## begin

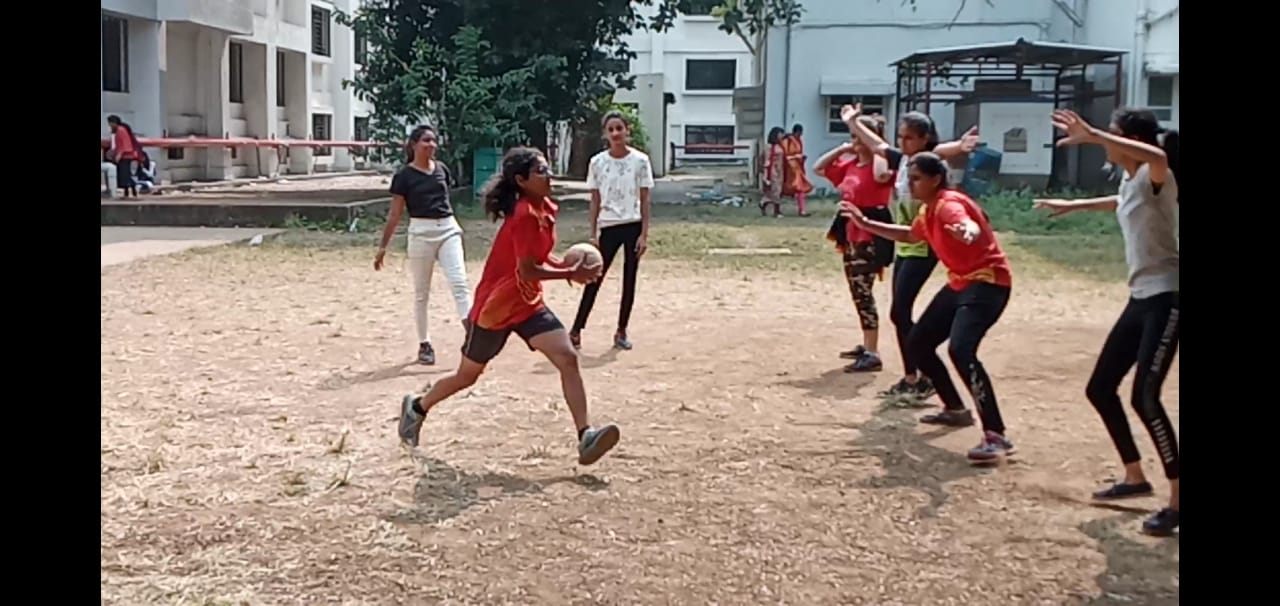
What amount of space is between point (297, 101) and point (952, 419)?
30180 mm

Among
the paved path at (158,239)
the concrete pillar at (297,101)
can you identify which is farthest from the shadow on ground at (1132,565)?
the concrete pillar at (297,101)

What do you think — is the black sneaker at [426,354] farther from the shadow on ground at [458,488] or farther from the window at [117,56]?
the window at [117,56]

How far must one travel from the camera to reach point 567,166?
119 feet

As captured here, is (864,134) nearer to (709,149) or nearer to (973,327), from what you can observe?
(973,327)

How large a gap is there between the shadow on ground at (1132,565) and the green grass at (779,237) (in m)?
8.07

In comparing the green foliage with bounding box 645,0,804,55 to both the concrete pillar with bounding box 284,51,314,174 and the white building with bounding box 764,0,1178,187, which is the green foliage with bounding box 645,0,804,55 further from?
the concrete pillar with bounding box 284,51,314,174

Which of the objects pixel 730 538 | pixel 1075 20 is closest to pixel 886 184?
pixel 730 538

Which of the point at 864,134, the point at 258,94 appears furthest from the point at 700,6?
the point at 864,134

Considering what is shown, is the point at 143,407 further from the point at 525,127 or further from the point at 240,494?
the point at 525,127

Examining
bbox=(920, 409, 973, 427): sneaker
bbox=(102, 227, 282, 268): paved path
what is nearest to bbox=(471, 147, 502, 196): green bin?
bbox=(102, 227, 282, 268): paved path

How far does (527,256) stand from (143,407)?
2.65 m

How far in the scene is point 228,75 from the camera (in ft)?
96.3

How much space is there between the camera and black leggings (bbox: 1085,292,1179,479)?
14.4 ft

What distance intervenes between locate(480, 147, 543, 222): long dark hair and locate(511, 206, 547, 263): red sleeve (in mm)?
124
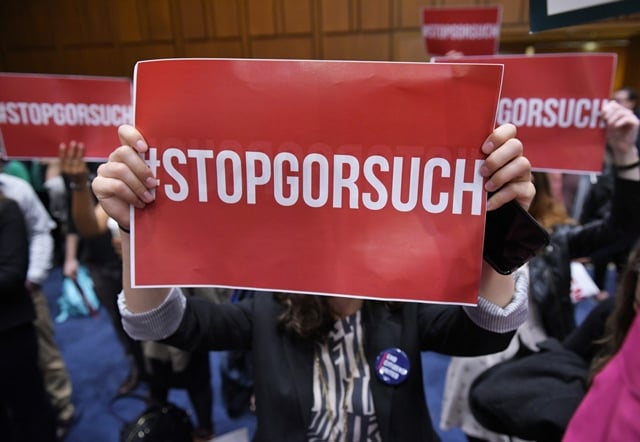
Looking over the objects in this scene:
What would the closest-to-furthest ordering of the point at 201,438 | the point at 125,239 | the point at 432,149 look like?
the point at 432,149 < the point at 125,239 < the point at 201,438

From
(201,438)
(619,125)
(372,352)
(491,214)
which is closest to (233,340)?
(372,352)

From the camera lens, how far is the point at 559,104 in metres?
1.28

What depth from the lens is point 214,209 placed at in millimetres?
686

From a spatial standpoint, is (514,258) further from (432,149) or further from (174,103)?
(174,103)

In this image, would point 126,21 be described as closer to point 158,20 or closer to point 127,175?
point 158,20

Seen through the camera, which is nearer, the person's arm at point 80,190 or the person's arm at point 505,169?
the person's arm at point 505,169

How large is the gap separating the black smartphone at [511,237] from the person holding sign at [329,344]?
0.40 feet

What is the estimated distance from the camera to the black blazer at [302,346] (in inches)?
34.5

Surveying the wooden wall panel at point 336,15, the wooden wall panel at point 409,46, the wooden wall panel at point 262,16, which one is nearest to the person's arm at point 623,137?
the wooden wall panel at point 409,46

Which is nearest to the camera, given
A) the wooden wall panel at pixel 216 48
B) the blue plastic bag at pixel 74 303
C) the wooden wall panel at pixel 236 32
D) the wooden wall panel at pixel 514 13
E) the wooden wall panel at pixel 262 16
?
the blue plastic bag at pixel 74 303

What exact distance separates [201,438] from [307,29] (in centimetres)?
428

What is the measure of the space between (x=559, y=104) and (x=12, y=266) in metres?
1.84

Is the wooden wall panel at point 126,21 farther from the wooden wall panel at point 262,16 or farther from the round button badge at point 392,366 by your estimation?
the round button badge at point 392,366

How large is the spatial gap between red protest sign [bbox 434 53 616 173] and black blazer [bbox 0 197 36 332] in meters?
1.54
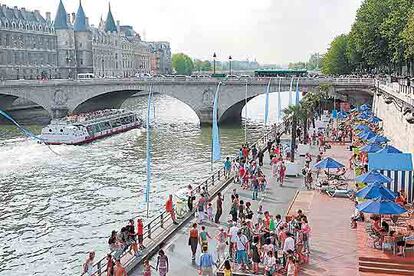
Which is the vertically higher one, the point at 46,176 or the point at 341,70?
the point at 341,70

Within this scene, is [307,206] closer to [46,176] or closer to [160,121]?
[46,176]

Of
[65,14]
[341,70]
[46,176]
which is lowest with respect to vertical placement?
[46,176]

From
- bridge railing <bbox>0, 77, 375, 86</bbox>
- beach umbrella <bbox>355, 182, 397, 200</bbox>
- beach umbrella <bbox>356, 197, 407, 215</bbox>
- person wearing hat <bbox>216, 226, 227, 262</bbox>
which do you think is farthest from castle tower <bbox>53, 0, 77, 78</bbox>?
beach umbrella <bbox>356, 197, 407, 215</bbox>

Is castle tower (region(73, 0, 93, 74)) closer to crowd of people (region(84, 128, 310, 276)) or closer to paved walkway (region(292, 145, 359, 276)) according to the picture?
paved walkway (region(292, 145, 359, 276))

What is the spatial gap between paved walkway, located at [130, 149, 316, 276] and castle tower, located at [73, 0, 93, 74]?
359 feet

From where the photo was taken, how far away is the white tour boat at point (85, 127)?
67562mm

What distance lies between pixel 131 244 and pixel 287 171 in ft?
57.5

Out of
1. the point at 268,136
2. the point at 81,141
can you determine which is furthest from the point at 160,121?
the point at 268,136

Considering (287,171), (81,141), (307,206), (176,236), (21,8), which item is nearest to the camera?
(176,236)

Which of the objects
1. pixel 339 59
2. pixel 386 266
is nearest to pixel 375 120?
pixel 386 266

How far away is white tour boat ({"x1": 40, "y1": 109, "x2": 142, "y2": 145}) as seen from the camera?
6756 centimetres

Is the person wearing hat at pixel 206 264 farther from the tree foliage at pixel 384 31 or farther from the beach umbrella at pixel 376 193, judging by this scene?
the tree foliage at pixel 384 31

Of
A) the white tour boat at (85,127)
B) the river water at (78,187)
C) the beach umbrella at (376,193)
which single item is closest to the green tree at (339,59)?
the river water at (78,187)

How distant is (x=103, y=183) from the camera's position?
4584cm
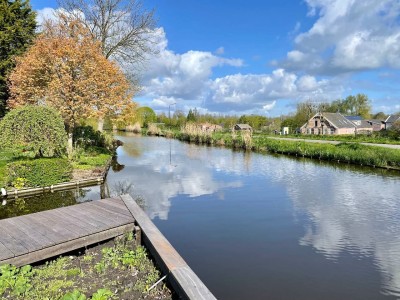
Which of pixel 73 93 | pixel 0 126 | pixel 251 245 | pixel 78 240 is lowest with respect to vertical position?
pixel 251 245

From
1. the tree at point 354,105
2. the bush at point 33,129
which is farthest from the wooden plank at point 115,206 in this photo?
the tree at point 354,105

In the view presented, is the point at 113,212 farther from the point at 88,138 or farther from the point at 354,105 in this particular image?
the point at 354,105

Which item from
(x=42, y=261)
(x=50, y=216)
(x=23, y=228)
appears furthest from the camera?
(x=50, y=216)

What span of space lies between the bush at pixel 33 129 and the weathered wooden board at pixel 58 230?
574 cm

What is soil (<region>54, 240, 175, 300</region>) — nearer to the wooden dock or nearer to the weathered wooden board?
the wooden dock

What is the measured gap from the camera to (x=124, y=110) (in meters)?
17.3

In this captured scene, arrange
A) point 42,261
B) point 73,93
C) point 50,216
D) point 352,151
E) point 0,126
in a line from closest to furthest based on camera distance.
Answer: point 42,261 → point 50,216 → point 0,126 → point 73,93 → point 352,151

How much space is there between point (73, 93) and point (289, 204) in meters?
11.6

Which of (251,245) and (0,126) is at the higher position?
(0,126)

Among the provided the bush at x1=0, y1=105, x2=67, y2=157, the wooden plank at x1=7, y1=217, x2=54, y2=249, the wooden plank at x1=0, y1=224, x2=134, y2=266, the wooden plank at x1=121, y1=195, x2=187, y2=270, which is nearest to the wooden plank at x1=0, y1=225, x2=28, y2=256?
the wooden plank at x1=0, y1=224, x2=134, y2=266

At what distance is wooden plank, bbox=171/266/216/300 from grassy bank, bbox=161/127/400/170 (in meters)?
17.3

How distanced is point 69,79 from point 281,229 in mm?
12459

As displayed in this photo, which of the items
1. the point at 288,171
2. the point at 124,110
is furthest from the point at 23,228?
the point at 288,171

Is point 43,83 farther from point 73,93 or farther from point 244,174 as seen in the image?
point 244,174
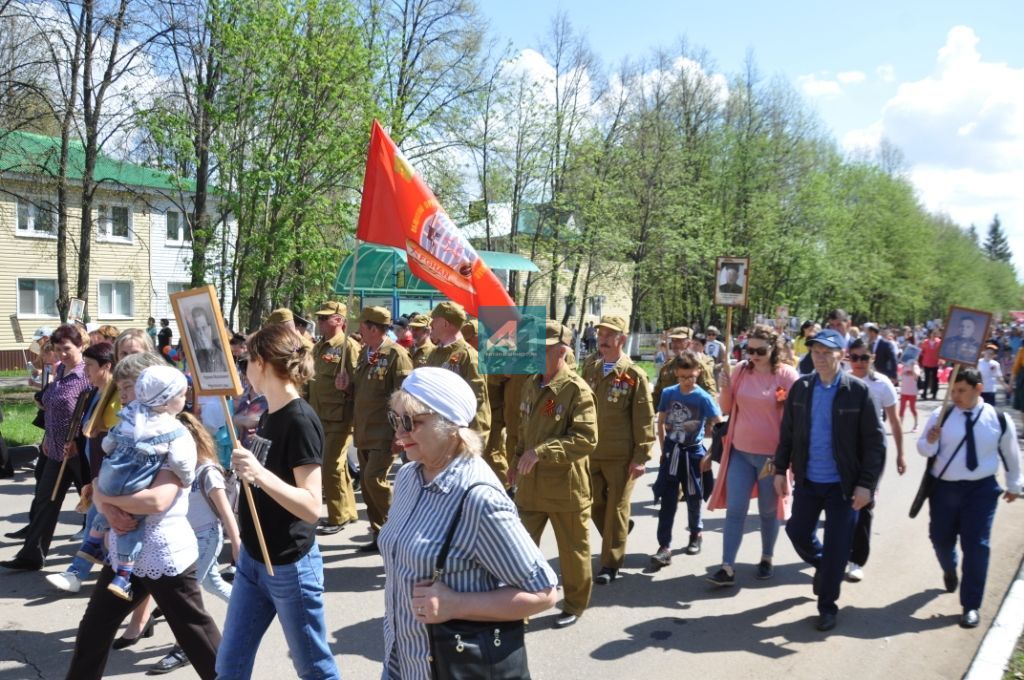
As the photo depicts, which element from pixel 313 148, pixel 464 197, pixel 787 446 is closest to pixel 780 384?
pixel 787 446

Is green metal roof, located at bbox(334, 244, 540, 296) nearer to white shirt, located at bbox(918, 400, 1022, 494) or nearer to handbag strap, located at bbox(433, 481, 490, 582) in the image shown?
white shirt, located at bbox(918, 400, 1022, 494)

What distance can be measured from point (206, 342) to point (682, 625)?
3719mm

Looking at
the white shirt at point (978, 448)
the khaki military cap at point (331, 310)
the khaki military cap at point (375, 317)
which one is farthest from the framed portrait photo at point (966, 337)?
the khaki military cap at point (331, 310)

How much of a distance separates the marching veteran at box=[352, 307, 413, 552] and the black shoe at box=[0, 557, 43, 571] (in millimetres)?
2517

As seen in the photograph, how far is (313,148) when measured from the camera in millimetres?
15430

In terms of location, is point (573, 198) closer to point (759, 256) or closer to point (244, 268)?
point (759, 256)

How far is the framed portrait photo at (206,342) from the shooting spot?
11.4ft

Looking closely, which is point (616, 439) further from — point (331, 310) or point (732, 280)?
point (331, 310)

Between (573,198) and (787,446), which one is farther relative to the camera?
(573,198)

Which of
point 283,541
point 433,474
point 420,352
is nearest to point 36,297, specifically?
point 420,352

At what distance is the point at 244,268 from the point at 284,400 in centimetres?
1330

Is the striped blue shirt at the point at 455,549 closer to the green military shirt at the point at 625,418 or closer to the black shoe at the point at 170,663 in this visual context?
the black shoe at the point at 170,663

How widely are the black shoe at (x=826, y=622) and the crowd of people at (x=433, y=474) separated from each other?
0.7 inches

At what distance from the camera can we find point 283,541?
3369 mm
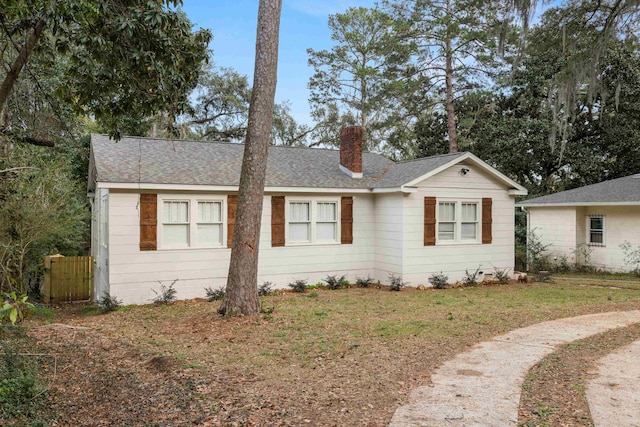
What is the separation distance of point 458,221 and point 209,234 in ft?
22.9

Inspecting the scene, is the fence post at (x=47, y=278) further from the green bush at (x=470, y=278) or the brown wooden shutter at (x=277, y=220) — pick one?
the green bush at (x=470, y=278)

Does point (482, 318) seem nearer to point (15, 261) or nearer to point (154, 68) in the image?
point (154, 68)

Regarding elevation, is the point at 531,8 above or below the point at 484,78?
below

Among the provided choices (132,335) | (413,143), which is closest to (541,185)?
(413,143)

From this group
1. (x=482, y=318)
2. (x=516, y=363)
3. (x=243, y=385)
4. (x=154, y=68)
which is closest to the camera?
(x=243, y=385)

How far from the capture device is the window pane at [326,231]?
12820mm

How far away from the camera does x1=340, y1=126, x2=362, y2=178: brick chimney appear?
13.9m

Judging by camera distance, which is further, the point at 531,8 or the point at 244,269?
the point at 531,8

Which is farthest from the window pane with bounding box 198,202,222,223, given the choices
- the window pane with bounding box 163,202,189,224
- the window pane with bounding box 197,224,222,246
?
the window pane with bounding box 163,202,189,224

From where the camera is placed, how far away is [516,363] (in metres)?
5.70

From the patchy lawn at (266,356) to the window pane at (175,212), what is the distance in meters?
2.01

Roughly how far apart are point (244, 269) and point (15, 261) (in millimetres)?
6102

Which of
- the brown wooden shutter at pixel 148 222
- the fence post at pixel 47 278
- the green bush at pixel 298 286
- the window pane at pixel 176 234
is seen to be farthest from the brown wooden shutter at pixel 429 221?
the fence post at pixel 47 278

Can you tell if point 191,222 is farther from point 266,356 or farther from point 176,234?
point 266,356
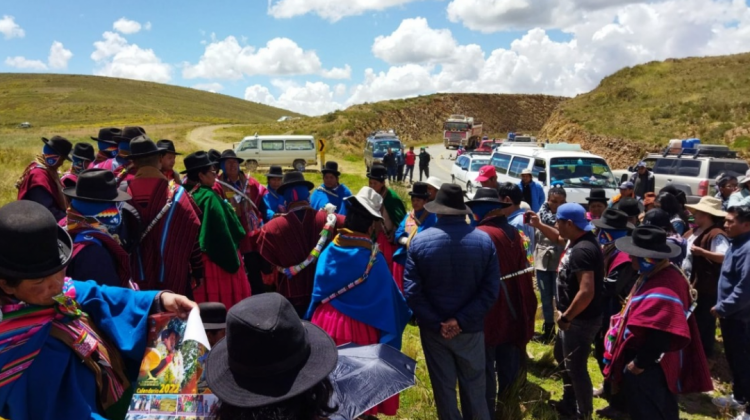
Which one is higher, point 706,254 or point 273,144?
point 273,144

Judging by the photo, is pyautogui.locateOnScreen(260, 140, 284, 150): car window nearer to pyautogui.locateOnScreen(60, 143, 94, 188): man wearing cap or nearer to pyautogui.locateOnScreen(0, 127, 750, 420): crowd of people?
pyautogui.locateOnScreen(60, 143, 94, 188): man wearing cap

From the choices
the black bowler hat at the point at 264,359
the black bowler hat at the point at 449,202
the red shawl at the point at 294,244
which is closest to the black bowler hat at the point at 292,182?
the red shawl at the point at 294,244

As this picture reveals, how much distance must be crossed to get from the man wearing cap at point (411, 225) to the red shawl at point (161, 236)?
2336 mm

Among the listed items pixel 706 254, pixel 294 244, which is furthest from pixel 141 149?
pixel 706 254

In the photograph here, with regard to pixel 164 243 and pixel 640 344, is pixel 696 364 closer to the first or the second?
pixel 640 344

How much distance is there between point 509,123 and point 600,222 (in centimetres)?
7246

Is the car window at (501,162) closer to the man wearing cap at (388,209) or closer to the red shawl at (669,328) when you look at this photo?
the man wearing cap at (388,209)

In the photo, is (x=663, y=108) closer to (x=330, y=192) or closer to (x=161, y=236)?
(x=330, y=192)

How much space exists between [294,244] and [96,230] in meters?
1.80

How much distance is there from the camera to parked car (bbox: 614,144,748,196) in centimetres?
1313

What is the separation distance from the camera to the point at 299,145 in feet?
87.9

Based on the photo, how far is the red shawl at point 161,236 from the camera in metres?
3.56

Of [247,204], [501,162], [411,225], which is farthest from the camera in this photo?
[501,162]

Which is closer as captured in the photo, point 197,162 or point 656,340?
point 656,340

## end

* _EXERCISE TASK_: Retype exactly the lines above, starting at the line containing "Can you tell" and ending with the last line, both included; leave out the pictures.

* _ANSWER TO THIS TASK_:
Can you tell if point 191,222 is farther from point 266,356 or farther from point 176,234?
point 266,356
Which one is higher, point 706,254 or point 273,144?
point 273,144

Judging by the photo, is pyautogui.locateOnScreen(260, 140, 284, 150): car window nearer to pyautogui.locateOnScreen(60, 143, 94, 188): man wearing cap or nearer to pyautogui.locateOnScreen(0, 127, 750, 420): crowd of people?
pyautogui.locateOnScreen(60, 143, 94, 188): man wearing cap

From the choices
the black bowler hat at the point at 264,359
the black bowler hat at the point at 449,202
the red shawl at the point at 294,244
which is closest to the black bowler hat at the point at 292,182?
the red shawl at the point at 294,244

As this picture reveals, how much distance must be crossed to get from the man wearing cap at point (411, 225) to the red shawl at point (161, 236)?
2336 mm

Among the listed items pixel 706 254, pixel 294 244, which is furthest from pixel 141 149?
pixel 706 254

In the photograph here, with regard to pixel 164 243 and pixel 640 344, is pixel 696 364 closer to the first or the second?
pixel 640 344

How much distance is there between point 509,123 and point 600,222 (in centimetres)?
7246

Is the car window at (501,162) closer to the man wearing cap at (388,209) or closer to the red shawl at (669,328) when you look at this photo?
the man wearing cap at (388,209)

In the photo, is (x=663, y=108) closer to (x=330, y=192) or closer to (x=161, y=236)?
(x=330, y=192)

How much space exists between [294,244] and [96,230] in meters?
1.80

How much distance is there from the camera to parked car (bbox: 614,144,748,196) in centimetres?
1313

What is the separation distance from the camera to the point at 299,145 in feet?
87.9

Based on the photo, how far is the red shawl at point 161,236 from the camera in metres?
3.56

Of [247,204], [501,162], [411,225], which is farthest from the camera in this photo?
[501,162]

Which is closer as captured in the photo, point 197,162 or point 656,340?
point 656,340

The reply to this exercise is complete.